Başbakan Ahmet Davutoğlu resmi temasları kapsamında geldiği Pakistan’da iş forumunda konuştu. Davutoğlu açıklamalarında, Pakistan’da olmaktan mutlu olduğunu ifade ederek, “Aynı zamanda YDSK Konseyinin de eş başkanlığını yapmak için buradayım. İş camiamız arasındaki irtibatı sağlamak, görüş birliğinde bulunarak ülkelerimizin geleceğini masaya yatırmak için buradayız. Dünya tarihsel bir dönüşüm geçirmekte. Geçmişte farklı krizler geçirdik.
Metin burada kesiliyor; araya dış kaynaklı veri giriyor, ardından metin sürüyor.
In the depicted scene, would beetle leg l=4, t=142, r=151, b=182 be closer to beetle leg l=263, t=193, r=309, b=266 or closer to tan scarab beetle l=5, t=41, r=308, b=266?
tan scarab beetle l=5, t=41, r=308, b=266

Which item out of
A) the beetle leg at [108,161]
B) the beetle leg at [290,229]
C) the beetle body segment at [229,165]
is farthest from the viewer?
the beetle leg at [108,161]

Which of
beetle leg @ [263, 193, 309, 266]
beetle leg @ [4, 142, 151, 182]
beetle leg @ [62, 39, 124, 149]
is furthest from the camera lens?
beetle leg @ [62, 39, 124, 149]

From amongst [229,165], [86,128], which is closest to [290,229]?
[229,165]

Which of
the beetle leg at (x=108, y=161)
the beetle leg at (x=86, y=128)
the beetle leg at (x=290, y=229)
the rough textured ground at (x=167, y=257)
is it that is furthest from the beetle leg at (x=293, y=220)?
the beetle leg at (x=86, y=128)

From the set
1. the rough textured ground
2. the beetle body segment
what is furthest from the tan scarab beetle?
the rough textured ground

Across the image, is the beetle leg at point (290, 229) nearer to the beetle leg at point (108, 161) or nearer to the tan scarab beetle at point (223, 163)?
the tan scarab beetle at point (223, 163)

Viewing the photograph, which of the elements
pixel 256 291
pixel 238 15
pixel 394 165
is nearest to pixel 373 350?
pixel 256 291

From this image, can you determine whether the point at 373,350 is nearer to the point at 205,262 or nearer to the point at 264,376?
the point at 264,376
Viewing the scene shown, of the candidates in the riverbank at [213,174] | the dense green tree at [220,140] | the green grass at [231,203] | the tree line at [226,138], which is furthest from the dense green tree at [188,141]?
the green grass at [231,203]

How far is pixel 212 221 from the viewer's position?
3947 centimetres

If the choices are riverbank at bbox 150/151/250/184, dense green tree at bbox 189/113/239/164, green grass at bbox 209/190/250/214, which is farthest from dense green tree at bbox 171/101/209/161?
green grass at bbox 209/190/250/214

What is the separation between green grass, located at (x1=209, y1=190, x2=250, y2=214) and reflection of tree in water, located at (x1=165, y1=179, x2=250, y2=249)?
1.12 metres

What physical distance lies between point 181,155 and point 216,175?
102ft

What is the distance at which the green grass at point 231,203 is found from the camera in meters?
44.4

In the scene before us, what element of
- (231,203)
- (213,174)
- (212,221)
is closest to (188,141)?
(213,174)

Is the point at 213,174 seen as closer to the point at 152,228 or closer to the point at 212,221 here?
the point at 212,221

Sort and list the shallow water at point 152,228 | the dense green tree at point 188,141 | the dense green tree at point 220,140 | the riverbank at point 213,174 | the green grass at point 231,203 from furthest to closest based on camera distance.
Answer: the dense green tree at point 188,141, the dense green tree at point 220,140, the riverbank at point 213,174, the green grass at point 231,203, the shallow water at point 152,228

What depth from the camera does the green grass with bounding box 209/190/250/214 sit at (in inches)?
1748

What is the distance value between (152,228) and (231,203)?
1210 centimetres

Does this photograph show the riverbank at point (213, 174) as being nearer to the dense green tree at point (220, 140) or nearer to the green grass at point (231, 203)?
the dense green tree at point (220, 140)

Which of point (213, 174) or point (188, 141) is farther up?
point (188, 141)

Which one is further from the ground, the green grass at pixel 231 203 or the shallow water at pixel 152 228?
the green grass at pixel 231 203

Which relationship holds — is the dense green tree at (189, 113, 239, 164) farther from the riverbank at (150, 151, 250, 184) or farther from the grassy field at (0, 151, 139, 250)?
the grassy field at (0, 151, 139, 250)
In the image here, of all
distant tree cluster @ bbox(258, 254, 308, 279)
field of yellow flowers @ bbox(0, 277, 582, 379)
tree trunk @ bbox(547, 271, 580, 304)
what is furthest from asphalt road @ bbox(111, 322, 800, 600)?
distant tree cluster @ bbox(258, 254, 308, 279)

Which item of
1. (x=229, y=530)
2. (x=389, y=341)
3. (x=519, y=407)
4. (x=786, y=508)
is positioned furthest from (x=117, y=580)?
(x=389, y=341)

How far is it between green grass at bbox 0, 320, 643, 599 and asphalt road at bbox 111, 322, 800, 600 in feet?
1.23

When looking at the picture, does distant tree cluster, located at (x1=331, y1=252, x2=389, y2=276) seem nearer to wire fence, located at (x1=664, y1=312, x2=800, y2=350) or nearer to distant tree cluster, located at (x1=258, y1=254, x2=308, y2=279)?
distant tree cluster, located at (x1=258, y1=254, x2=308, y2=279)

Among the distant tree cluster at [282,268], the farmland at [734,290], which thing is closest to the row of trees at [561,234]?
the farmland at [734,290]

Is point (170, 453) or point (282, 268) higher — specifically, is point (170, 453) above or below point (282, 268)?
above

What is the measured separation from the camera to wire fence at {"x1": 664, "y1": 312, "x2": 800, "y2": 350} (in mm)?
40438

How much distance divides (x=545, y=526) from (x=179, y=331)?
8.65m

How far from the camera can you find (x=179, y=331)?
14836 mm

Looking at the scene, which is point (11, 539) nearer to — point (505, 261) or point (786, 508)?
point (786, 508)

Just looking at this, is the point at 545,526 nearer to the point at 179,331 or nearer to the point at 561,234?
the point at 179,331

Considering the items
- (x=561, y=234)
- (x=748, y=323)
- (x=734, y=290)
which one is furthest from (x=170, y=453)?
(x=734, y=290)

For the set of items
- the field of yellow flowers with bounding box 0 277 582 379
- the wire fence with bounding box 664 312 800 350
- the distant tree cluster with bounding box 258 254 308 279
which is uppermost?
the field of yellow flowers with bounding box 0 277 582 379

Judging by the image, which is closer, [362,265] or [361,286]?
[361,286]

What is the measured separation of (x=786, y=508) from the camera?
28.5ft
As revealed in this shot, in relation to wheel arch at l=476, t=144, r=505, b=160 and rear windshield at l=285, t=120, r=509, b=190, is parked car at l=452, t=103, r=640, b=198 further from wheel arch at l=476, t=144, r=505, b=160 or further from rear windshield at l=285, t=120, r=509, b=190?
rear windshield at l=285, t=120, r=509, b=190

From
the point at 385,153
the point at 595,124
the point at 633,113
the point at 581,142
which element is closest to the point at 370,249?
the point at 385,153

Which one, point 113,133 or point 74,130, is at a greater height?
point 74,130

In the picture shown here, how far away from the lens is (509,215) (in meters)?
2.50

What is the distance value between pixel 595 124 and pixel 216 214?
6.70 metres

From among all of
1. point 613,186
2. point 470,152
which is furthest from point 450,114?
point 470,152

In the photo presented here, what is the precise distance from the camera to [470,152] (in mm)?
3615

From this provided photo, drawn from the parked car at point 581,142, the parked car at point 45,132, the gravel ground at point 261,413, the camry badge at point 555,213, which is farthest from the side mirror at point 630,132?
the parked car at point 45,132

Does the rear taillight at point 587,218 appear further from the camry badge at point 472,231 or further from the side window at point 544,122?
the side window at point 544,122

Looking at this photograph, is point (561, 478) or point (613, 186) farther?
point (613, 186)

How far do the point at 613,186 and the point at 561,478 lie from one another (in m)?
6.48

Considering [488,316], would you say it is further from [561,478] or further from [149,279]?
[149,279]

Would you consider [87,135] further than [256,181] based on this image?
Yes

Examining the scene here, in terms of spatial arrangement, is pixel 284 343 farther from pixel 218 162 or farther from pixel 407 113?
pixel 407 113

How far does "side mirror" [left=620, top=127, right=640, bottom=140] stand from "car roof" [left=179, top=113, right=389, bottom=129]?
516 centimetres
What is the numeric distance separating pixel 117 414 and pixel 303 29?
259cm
Soğuk savaşın üzerinden 25 sene geçti, 1990’ların başında bir deprem geçirdik, Soğuk Savaş dönemlerinin bir depremle sona ermesinden sonra bir güvenlik krizi geçirdik. Tüm dünyada 2008 yılında bir mali kriz yaşandı. Bu dönüşüm, krizler bu depremlerle halen devam etmekte. Ortadoğu’da Arap Baharı gerçekleştikten sonra Türkiye etrafında siyasi bir deprem daha gerçekleşmekte. Bu gibi krizler arasında tarihe baktığımızda zaman o ülkeler, liderler ki tarihin akışını, gidişatını görebilmişlerdir. Bu ülkeler tarihi değiştirmişlerdir ve bu ülkeler ki doğal kaynaklarına ilaveten iyi yönetimler de sağlayabilmişlerdir. Tarihi değiştirenler de bu ülkeler olmuşlardı. Bunlar da bizim için bir test neyse ki 2002 yılından bugüne kadar devam etmekte olan bütün bu krizlere rağmen Türkiye’de siyasi istikrar bugün cumhurbaşkanı olan ve bugünkü görevimi bana devretmiş olan Erdoğan önderliğinde Türkiye bu süreci devretmiş, krizi atlatmış ve geleceği de planlamıştır. Bunları yaparken de iki önemli şey vardır. Türkiye deneyimimizden öğrendiğimiz pek çok durumda başarı öyküsüdür. İstikrar ki bu durumun demokratik bir koşula davranması lazım. Demokratik olarak meşru olmayan istikrar Ortadoğu’daki bazı ülkelere işaret ettiğimiz otokratik rejimlere, diktatörlük rejimlere götürebilir” ifadelerini kullandı.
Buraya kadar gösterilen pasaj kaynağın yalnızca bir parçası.